Can probiotics cause headaches? Some people report headaches after taking a probiotic supplement or consuming fermented food. What is the reason for this? How can it be prevented?
Several studies indicate that probiotics often help prevent headaches and that headaches from probiotics have a another explanation.
Probiotics cause headaches when body eliminates waste
First, probiotics can trigger a headache when the body eliminates toxins and chemicals. To eliminate waste, the body uses several exit routes like the skin, the colon, and urination. Therefore, symptoms vary depending on which exit route is activated. But headaches are common.
Probiotics help eliminate harmful microorganisms in the digestive tract (and elsewhere). The problem is that when harmful microorganisms die, they often release toxins causing headaches, muscle aches, skin rash, and other symptoms.
Headaches from probiotics are unpleasant but harmless.
How to avoid headaches from probiotics
Lower the probiotic dose or the amount of fermented food consumed. Try empty a probiotic capsule in glass of water or juice and drink this slowly during the day. This can completely remove symptoms until the gut environment has improved.
Most people don’t feel a thing when consuming probiotics while others get minor reactions for a few days. Drinking fresh vegetable juice or consuming bone broths helps restore a problematic digestive tract.
Headaches from biogenic amines
This is another reason why probiotics sometimes trigger headaches. Many commercially produced fermented foods contain a substance called biogenic amines.
Amines are formed when certain bacteria break down amino acids in vegetables (and many other foods). If a person is sensitive to amines he or she might develop headaches after consuming fermented foods. However, in such cases, it’s not the probiotics that trigger headaches.
The two main amines responsible for headaches:
- Tyramine: present in commercial yogurt, aged cheese, red wine, sauerkraut, soy sauce, and other products.
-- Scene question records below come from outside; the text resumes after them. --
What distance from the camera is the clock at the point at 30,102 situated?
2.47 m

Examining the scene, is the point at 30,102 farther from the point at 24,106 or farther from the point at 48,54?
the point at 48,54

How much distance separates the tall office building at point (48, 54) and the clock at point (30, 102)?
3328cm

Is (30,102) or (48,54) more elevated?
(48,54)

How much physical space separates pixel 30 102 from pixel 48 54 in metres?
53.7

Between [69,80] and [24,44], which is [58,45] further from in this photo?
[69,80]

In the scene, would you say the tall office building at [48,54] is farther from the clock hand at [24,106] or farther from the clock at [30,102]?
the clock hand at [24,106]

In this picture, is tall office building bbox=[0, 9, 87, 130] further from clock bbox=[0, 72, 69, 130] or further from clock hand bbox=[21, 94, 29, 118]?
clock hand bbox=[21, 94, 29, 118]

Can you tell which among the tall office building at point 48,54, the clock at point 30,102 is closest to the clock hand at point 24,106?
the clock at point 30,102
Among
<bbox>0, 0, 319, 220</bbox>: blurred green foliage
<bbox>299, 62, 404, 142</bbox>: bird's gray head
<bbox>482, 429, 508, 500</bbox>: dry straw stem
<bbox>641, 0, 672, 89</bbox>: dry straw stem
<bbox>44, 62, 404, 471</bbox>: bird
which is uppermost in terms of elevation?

- Histamine: present in commercial sauerkraut, vinegar, chocolate, and other products.
Other adverse reactions to amines include:
- Stomach problems
- Skin rash
- Many more
Avoiding headaches from amines
- Avoid canned, processed foods
- Buy, cook, and consume fresh food
- Spoiled food can contain high amounts of amines
- Keep a food diary to identify causing of headaches
Probiotic supplements do not contain amines. However, they can contain artificial coating, soy, wheat, gluten, and other substances that can trigger headaches.
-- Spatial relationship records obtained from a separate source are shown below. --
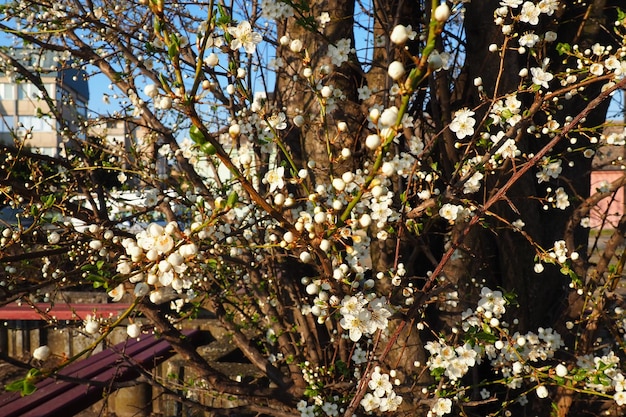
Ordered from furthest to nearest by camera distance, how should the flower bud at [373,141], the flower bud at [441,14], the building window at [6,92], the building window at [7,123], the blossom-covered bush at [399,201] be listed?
1. the building window at [6,92]
2. the building window at [7,123]
3. the blossom-covered bush at [399,201]
4. the flower bud at [373,141]
5. the flower bud at [441,14]

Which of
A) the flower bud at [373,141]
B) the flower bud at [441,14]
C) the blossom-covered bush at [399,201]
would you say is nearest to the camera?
the flower bud at [441,14]

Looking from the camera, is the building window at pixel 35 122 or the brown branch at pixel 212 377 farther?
the building window at pixel 35 122

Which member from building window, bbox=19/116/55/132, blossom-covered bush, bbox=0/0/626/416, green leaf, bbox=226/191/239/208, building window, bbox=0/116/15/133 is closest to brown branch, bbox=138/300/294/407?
blossom-covered bush, bbox=0/0/626/416

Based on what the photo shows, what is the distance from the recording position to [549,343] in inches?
106

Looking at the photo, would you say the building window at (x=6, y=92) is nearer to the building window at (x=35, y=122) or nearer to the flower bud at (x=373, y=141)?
the building window at (x=35, y=122)

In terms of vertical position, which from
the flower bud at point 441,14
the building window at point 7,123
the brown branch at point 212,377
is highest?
the building window at point 7,123

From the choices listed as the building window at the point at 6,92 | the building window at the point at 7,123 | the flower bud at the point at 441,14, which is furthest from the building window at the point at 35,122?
the building window at the point at 6,92

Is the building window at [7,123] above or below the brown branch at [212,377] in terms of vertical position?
above

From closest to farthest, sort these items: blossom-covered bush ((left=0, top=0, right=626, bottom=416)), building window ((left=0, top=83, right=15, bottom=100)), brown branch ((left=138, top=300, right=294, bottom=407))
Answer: blossom-covered bush ((left=0, top=0, right=626, bottom=416)), brown branch ((left=138, top=300, right=294, bottom=407)), building window ((left=0, top=83, right=15, bottom=100))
Homemade fermented food better
Interestingly, studies show that homemade fermented vegetables contain low amounts of amines, too low to cause headaches in most people. The reason is that other kinds of bacteria are involved when fermenting at home compared to commercially fermented foods. A good starter culture keeps amines away.
Summary: two reasons why probiotics cause headaches
- Probiotics trigger headaches when the gut environment improves and harmful microorganisms are destroyed. Symptoms are harmless.
- Commercially fermented foods can contain biogenic amines that trigger headaches in sensitive persons. Fermented food prepared at home is safer.